§ Task objective:
Return the tail of the records exactly, starting from the line containing "order: Passeriformes" and ending with the final line.

============

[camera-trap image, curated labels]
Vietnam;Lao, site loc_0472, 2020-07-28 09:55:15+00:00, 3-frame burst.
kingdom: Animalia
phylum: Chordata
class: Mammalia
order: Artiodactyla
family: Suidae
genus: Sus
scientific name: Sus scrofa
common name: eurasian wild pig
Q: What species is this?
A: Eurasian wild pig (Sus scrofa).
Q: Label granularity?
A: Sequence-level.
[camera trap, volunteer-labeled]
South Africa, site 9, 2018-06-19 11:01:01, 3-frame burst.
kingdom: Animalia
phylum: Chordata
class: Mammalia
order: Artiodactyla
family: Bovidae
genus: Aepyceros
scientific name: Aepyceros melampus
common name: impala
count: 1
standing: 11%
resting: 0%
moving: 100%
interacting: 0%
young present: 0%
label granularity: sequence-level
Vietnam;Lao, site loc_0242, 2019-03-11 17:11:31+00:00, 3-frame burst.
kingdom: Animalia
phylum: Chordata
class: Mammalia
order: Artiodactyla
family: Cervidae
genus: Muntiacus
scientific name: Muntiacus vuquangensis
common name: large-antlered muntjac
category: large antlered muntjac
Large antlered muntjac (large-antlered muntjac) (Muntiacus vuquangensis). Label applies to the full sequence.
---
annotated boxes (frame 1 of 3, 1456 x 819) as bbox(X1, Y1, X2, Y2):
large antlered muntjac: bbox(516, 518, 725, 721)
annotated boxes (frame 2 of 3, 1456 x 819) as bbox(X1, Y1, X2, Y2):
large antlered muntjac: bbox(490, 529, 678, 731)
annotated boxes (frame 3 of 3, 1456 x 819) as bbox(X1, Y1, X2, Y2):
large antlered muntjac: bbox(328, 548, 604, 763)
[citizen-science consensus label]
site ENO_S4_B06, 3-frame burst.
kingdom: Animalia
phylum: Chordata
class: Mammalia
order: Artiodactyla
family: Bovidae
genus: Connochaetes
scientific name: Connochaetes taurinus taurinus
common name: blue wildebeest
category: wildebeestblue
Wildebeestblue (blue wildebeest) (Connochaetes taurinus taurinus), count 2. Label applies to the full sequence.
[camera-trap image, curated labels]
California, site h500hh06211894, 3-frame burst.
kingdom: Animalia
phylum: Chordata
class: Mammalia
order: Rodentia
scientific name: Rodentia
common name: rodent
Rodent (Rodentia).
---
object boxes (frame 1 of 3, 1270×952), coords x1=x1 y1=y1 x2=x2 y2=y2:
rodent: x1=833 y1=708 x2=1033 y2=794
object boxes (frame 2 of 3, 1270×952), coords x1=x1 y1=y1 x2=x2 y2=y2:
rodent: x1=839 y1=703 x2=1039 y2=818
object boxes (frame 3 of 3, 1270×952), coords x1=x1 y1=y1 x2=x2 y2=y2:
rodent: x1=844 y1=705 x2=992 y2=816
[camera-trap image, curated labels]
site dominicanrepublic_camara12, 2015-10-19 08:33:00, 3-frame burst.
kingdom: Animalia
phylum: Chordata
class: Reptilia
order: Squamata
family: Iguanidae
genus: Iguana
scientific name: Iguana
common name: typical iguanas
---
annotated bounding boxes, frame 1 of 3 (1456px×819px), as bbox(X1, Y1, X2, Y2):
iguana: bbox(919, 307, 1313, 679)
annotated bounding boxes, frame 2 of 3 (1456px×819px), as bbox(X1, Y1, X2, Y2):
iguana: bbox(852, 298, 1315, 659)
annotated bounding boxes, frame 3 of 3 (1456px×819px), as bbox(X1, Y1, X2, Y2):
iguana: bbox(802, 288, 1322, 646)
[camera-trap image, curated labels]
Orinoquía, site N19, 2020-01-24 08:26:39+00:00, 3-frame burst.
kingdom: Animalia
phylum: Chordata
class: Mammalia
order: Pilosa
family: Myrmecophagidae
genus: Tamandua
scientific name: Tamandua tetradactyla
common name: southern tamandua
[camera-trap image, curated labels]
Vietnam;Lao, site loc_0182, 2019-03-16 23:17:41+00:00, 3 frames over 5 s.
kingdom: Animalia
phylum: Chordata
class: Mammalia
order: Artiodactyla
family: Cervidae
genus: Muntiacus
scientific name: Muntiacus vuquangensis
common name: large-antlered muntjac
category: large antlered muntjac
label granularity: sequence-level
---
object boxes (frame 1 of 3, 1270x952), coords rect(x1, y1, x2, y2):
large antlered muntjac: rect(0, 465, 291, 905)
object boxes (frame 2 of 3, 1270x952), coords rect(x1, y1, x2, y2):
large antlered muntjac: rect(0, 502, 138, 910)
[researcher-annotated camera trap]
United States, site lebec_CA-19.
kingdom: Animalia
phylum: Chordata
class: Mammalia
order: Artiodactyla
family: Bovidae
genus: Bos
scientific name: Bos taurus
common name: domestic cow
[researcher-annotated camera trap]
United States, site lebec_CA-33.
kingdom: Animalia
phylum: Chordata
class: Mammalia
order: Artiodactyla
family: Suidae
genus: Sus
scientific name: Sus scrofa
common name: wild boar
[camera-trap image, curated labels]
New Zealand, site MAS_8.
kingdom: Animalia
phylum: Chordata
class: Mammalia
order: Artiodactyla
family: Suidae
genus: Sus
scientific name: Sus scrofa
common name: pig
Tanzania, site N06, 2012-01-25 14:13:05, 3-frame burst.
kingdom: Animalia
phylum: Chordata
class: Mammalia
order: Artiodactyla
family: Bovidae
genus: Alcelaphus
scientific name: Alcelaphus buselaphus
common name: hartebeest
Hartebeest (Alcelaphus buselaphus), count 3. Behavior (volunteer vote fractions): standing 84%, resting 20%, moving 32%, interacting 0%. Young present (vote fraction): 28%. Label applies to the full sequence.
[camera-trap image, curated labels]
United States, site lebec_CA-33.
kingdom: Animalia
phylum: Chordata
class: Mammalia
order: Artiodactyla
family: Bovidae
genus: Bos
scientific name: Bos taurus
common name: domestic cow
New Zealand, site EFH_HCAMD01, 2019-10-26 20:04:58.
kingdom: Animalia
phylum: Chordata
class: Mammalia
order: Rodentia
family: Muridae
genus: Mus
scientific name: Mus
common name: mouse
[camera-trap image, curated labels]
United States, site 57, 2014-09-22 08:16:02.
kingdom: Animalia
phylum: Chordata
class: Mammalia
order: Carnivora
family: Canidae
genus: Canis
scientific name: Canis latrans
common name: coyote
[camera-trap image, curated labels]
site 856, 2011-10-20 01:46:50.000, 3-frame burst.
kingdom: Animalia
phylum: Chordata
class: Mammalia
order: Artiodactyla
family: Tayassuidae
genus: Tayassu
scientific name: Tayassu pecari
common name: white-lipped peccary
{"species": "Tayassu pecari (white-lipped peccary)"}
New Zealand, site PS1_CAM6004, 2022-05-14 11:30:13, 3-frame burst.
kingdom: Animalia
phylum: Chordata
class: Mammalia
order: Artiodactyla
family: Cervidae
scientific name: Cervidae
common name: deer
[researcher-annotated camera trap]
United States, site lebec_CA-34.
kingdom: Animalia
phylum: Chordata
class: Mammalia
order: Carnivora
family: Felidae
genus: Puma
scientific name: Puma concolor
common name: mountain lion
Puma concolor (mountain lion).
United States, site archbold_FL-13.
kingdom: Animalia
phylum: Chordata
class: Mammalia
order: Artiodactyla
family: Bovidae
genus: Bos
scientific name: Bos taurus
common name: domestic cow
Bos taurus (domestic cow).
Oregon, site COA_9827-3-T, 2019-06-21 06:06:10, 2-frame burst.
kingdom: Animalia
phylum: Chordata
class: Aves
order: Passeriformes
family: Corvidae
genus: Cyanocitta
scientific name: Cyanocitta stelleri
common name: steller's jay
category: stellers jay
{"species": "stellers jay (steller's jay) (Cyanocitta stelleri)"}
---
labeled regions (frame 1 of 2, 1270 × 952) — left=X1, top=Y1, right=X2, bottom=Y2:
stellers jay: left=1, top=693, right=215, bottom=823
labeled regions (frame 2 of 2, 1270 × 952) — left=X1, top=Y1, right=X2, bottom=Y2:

============

§ Solution:
order: Passeriformes
family: Corvidae
genus: Cyanocitta
scientific name: Cyanocitta stelleri
common name: steller's jay
category: stellers jay
{"species": "stellers jay (steller's jay) (Cyanocitta stelleri)"}
---
labeled regions (frame 1 of 2, 1270 × 952) — left=X1, top=Y1, right=X2, bottom=Y2:
stellers jay: left=1, top=693, right=215, bottom=823
labeled regions (frame 2 of 2, 1270 × 952) — left=X1, top=Y1, right=X2, bottom=Y2:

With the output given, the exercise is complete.